** What to produce **
Set down word for word each line from the one containing "redshift surveys" through the end of the records, both included. Do not copy any pictures.

[Data section]

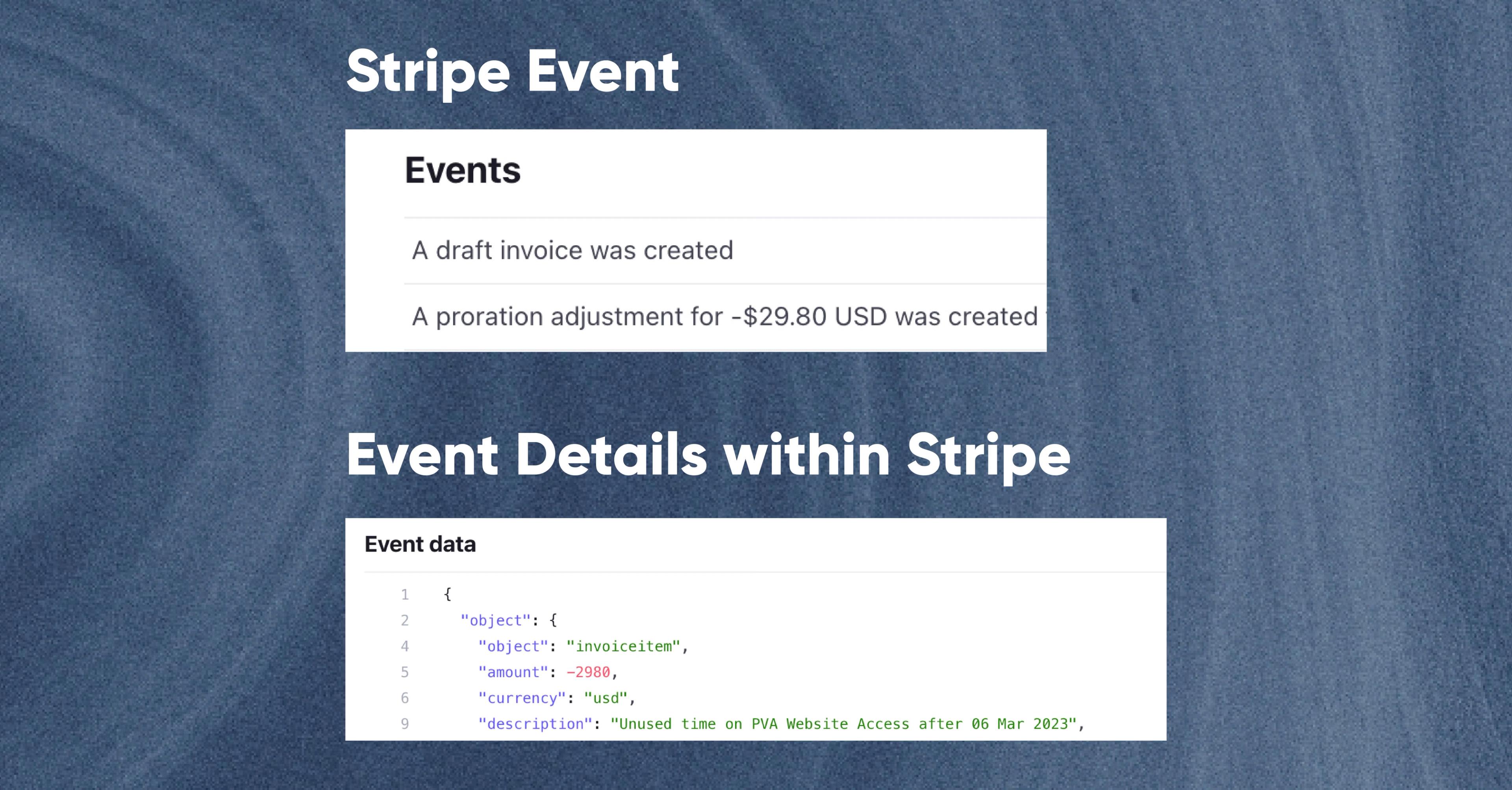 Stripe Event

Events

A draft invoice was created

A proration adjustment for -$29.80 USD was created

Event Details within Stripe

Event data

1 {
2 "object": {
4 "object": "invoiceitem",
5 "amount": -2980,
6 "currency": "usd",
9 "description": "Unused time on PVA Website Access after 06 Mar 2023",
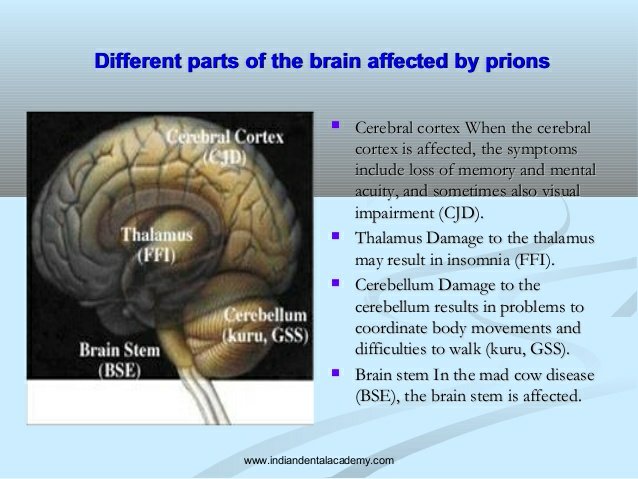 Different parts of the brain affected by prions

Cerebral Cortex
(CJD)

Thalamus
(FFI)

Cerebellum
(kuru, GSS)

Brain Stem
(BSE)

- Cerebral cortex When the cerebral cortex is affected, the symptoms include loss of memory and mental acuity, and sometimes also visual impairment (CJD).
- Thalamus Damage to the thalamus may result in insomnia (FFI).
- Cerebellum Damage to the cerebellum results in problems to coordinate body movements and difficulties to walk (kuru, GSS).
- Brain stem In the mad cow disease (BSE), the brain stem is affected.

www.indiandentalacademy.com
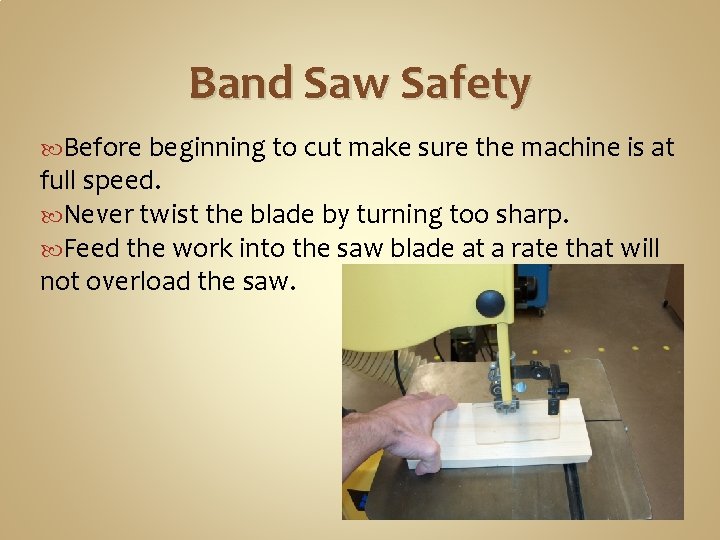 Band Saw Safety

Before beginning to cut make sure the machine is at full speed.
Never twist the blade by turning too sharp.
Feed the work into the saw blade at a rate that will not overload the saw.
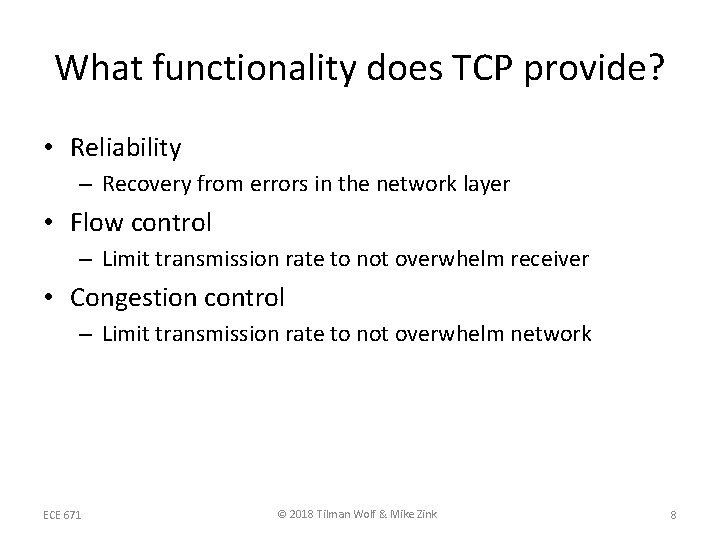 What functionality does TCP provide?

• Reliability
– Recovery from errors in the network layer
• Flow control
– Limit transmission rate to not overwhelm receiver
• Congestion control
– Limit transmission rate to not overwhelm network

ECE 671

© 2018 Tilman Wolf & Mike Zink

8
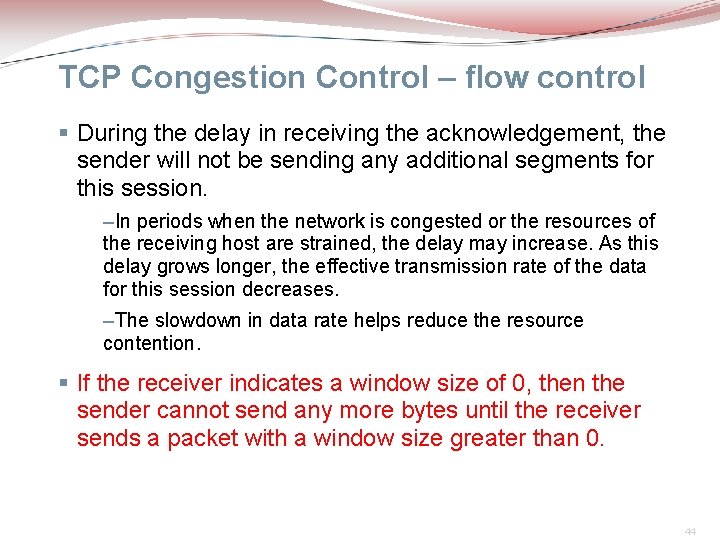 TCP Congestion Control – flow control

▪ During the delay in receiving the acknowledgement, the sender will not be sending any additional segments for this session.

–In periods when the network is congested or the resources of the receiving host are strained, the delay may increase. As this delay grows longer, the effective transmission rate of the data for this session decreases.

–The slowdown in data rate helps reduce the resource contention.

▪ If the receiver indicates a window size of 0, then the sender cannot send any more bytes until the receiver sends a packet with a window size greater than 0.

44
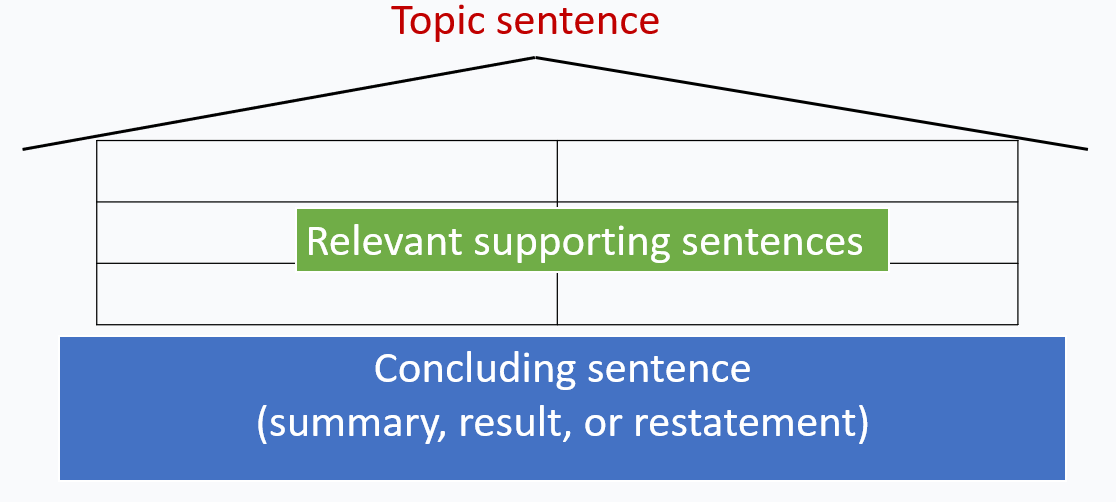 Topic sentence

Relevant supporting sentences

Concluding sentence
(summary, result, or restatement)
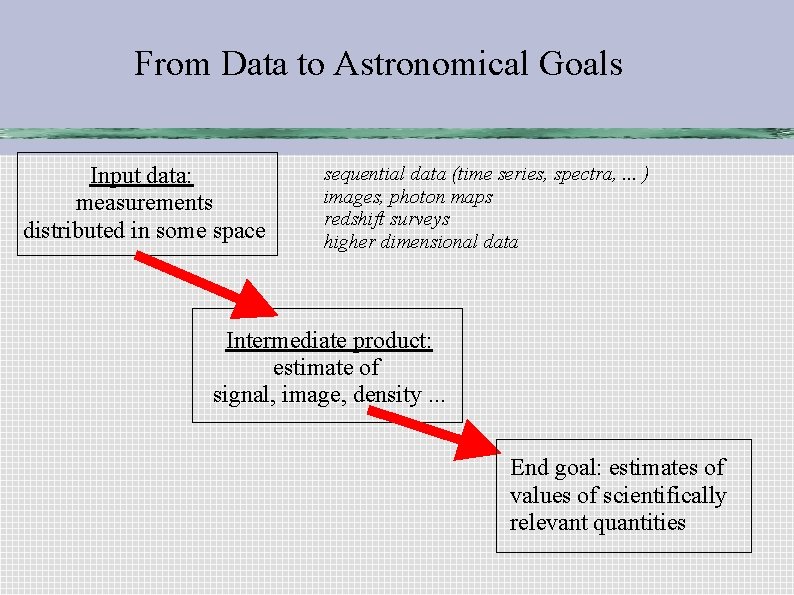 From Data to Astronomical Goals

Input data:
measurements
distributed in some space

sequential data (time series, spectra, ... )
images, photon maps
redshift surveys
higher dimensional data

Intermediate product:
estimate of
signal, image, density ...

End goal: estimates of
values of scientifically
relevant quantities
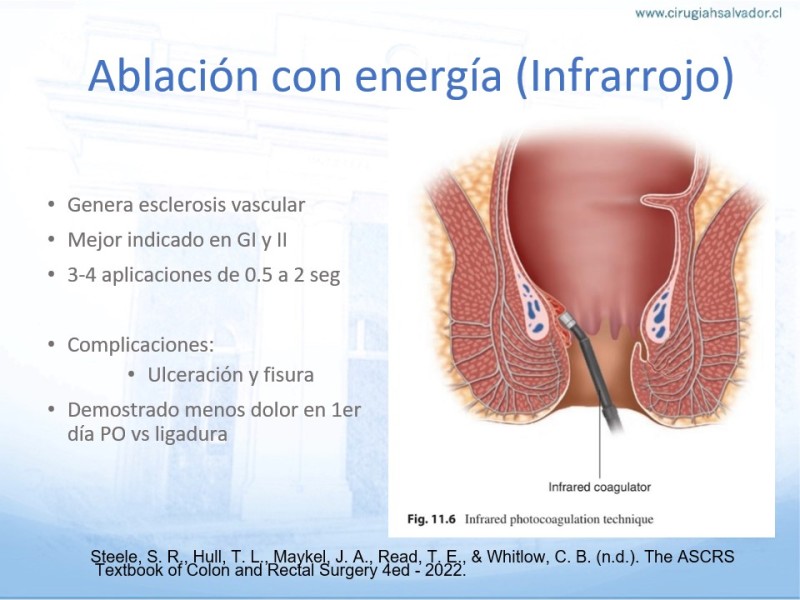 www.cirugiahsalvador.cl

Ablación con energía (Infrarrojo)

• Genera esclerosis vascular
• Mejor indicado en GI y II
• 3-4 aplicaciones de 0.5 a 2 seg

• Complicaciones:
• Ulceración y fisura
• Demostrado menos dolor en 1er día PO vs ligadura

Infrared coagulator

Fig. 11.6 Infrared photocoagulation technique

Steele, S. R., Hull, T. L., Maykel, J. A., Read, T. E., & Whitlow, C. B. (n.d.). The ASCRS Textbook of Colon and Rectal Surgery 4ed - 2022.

[/Data section]

** Task solution **
redshift surveys
higher dimensional data

Intermediate product:
estimate of
signal, image, density ...

End goal: estimates of
values of scientifically
relevant quantities
 www.cirugiahsalvador.cl

Ablación con energía (Infrarrojo)

• Genera esclerosis vascular
• Mejor indicado en GI y II
• 3-4 aplicaciones de 0.5 a 2 seg

• Complicaciones:
• Ulceración y fisura
• Demostrado menos dolor en 1er día PO vs ligadura

Infrared coagulator

Fig. 11.6 Infrared photocoagulation technique

Steele, S. R., Hull, T. L., Maykel, J. A., Read, T. E., & Whitlow, C. B. (n.d.). The ASCRS Textbook of Colon and Rectal Surgery 4ed - 2022.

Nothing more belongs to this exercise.